This question was inspired by and is somewhat related to this question.
In his article "Crystals and the de Rham cohomology of schemes" in the collection "Dix exposes sur la cohomologie des schemas" Grothendieck defines the (small) infinitesimal site of an $S$-scheme $X$ using thickenings of usual opens. He then proceeds to prove that in characteristic $0$ the cohomology with coefficients in $\mathcal{O}_{X}$ computes the algebraic de Rham cohomology of the underlying scheme. This is remarkable, because the definition of the site does not use differential forms and it is not necessary for $X/S$ to be smooth.
This fails in positive characteristics, and as a remedy, Grothendieck suggests adding the additional data of divided power structures to the site, which he then calls the "crystalline site of $X/S$". This site then has good cohomological behaviour (e.g. if $X$ is liftable to char. $0$, then cohomology computed with the crystalline topos is what it "should be"). The theory of the crystalline topos was of course worked out very successfully by Pierre Berthelot.

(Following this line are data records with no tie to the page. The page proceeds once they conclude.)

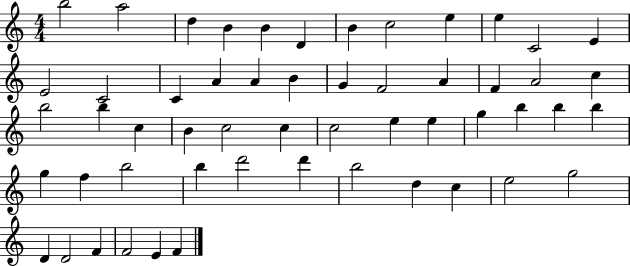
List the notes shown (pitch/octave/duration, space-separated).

B5/h A5/h D5/q B4/q B4/q D4/q B4/q C5/h E5/q E5/q C4/h E4/q E4/h C4/h C4/q A4/q A4/q B4/q G4/q F4/h A4/q F4/q A4/h C5/q B5/h B5/q C5/q B4/q C5/h C5/q C5/h E5/q E5/q G5/q B5/q B5/q B5/q G5/q F5/q B5/h B5/q D6/h D6/q B5/h D5/q C5/q E5/h G5/h D4/q D4/h F4/q F4/h E4/q F4/q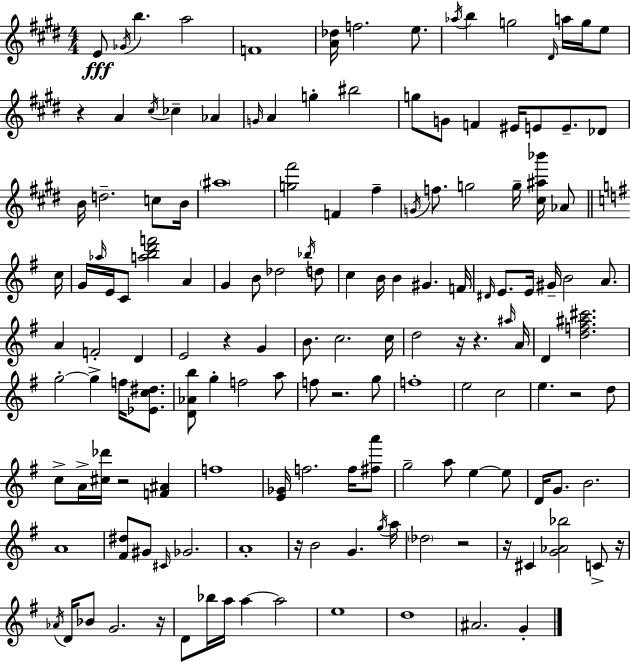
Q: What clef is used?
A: treble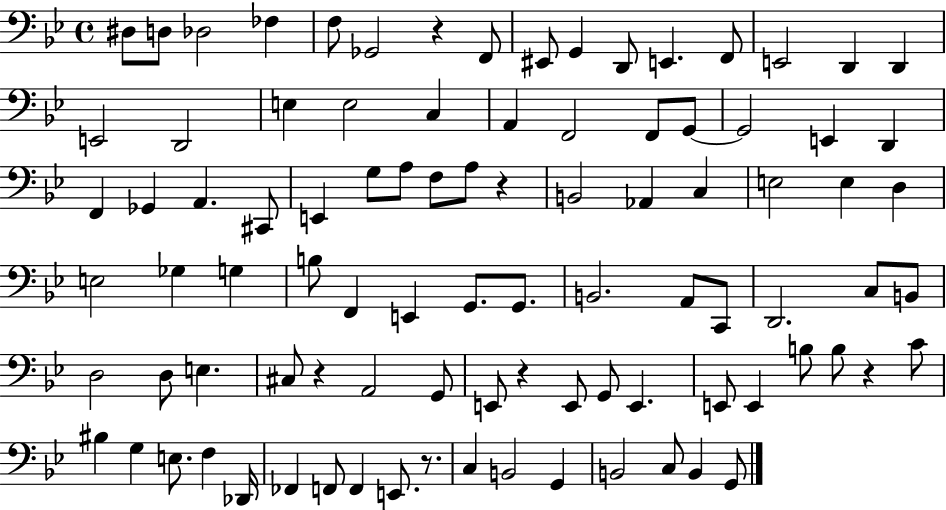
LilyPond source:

{
  \clef bass
  \time 4/4
  \defaultTimeSignature
  \key bes \major
  \repeat volta 2 { dis8 d8 des2 fes4 | f8 ges,2 r4 f,8 | eis,8 g,4 d,8 e,4. f,8 | e,2 d,4 d,4 | \break e,2 d,2 | e4 e2 c4 | a,4 f,2 f,8 g,8~~ | g,2 e,4 d,4 | \break f,4 ges,4 a,4. cis,8 | e,4 g8 a8 f8 a8 r4 | b,2 aes,4 c4 | e2 e4 d4 | \break e2 ges4 g4 | b8 f,4 e,4 g,8. g,8. | b,2. a,8 c,8 | d,2. c8 b,8 | \break d2 d8 e4. | cis8 r4 a,2 g,8 | e,8 r4 e,8 g,8 e,4. | e,8 e,4 b8 b8 r4 c'8 | \break bis4 g4 e8. f4 des,16 | fes,4 f,8 f,4 e,8. r8. | c4 b,2 g,4 | b,2 c8 b,4 g,8 | \break } \bar "|."
}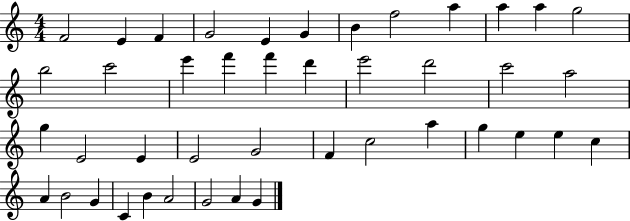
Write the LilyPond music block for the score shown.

{
  \clef treble
  \numericTimeSignature
  \time 4/4
  \key c \major
  f'2 e'4 f'4 | g'2 e'4 g'4 | b'4 f''2 a''4 | a''4 a''4 g''2 | \break b''2 c'''2 | e'''4 f'''4 f'''4 d'''4 | e'''2 d'''2 | c'''2 a''2 | \break g''4 e'2 e'4 | e'2 g'2 | f'4 c''2 a''4 | g''4 e''4 e''4 c''4 | \break a'4 b'2 g'4 | c'4 b'4 a'2 | g'2 a'4 g'4 | \bar "|."
}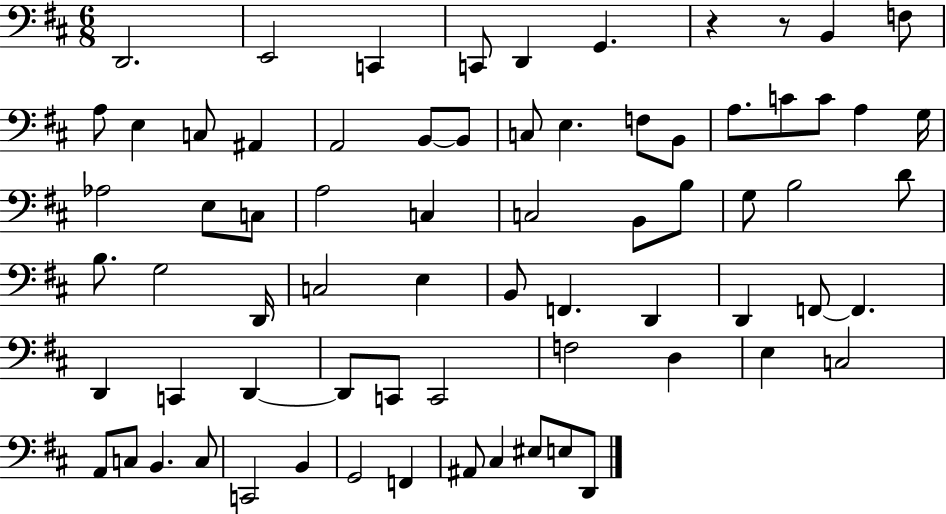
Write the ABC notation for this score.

X:1
T:Untitled
M:6/8
L:1/4
K:D
D,,2 E,,2 C,, C,,/2 D,, G,, z z/2 B,, F,/2 A,/2 E, C,/2 ^A,, A,,2 B,,/2 B,,/2 C,/2 E, F,/2 B,,/2 A,/2 C/2 C/2 A, G,/4 _A,2 E,/2 C,/2 A,2 C, C,2 B,,/2 B,/2 G,/2 B,2 D/2 B,/2 G,2 D,,/4 C,2 E, B,,/2 F,, D,, D,, F,,/2 F,, D,, C,, D,, D,,/2 C,,/2 C,,2 F,2 D, E, C,2 A,,/2 C,/2 B,, C,/2 C,,2 B,, G,,2 F,, ^A,,/2 ^C, ^E,/2 E,/2 D,,/2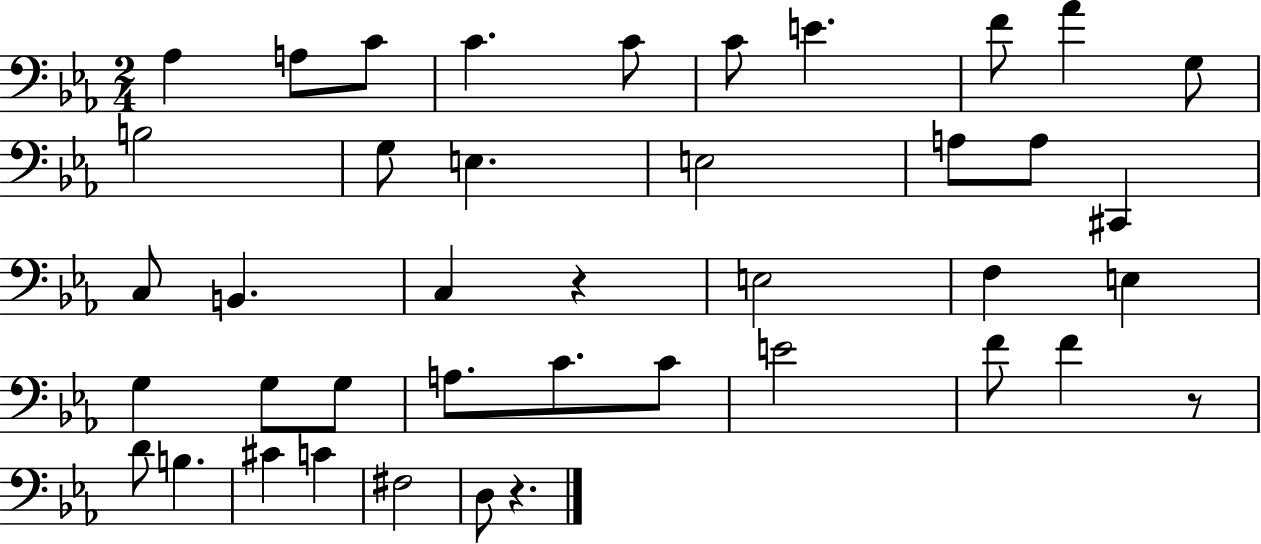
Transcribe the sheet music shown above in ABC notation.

X:1
T:Untitled
M:2/4
L:1/4
K:Eb
_A, A,/2 C/2 C C/2 C/2 E F/2 _A G,/2 B,2 G,/2 E, E,2 A,/2 A,/2 ^C,, C,/2 B,, C, z E,2 F, E, G, G,/2 G,/2 A,/2 C/2 C/2 E2 F/2 F z/2 D/2 B, ^C C ^F,2 D,/2 z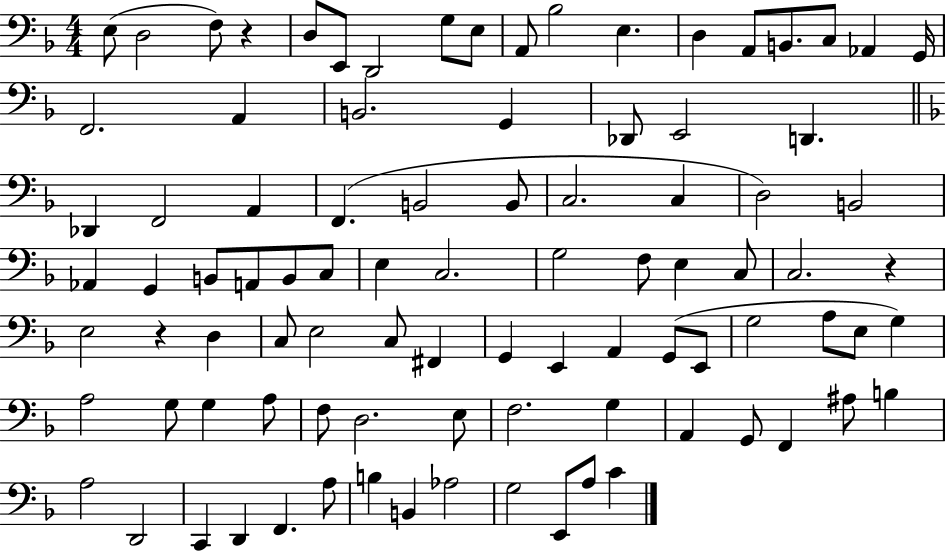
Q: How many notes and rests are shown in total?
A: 92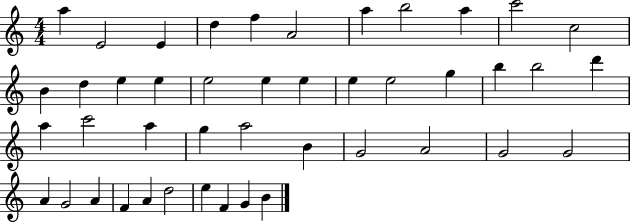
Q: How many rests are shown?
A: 0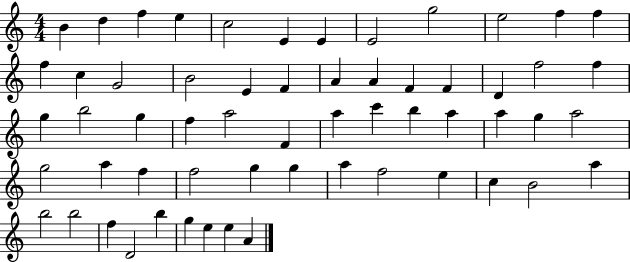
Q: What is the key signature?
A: C major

My question is: Even though the infinitesimal site is in some sense not nicely behaved in positive characteristics, have people continued to study it in this context? What kind of results have been obtained, and has it still been useful? I'm particularly interested in results about $D$-modules in positive characteristic (i.e. crystals in the infinitesimal site if $X/S$ is smooth), but I am also curious to see in which other directions progress has been made.
Best Answer
There is a paper of Ogus for 1975, "The cohomology of the infinitesimal site", in which he shows that if $X$ is proper over an algebraically closed field $k$ of char. $p$, and embeds into a smooth scheme over $k$, then the infinitesimal cohomology of $X$ coincides with etale cohomology with coefficients in $k$ (or more generally $W_n(k)$ if we work with the infinitesimal site of $X$ over $W_n(k)$).
Note that, since $k$ has char. $p$, we are talking about etale cohomology with mod $p^n$ coefficients, so this is "smaller" than the usual etale cohomology; it just picks up the "unit roots" of Frobenius. So the infinitesimal cohomology gives the unit root part of the crystalline cohomology.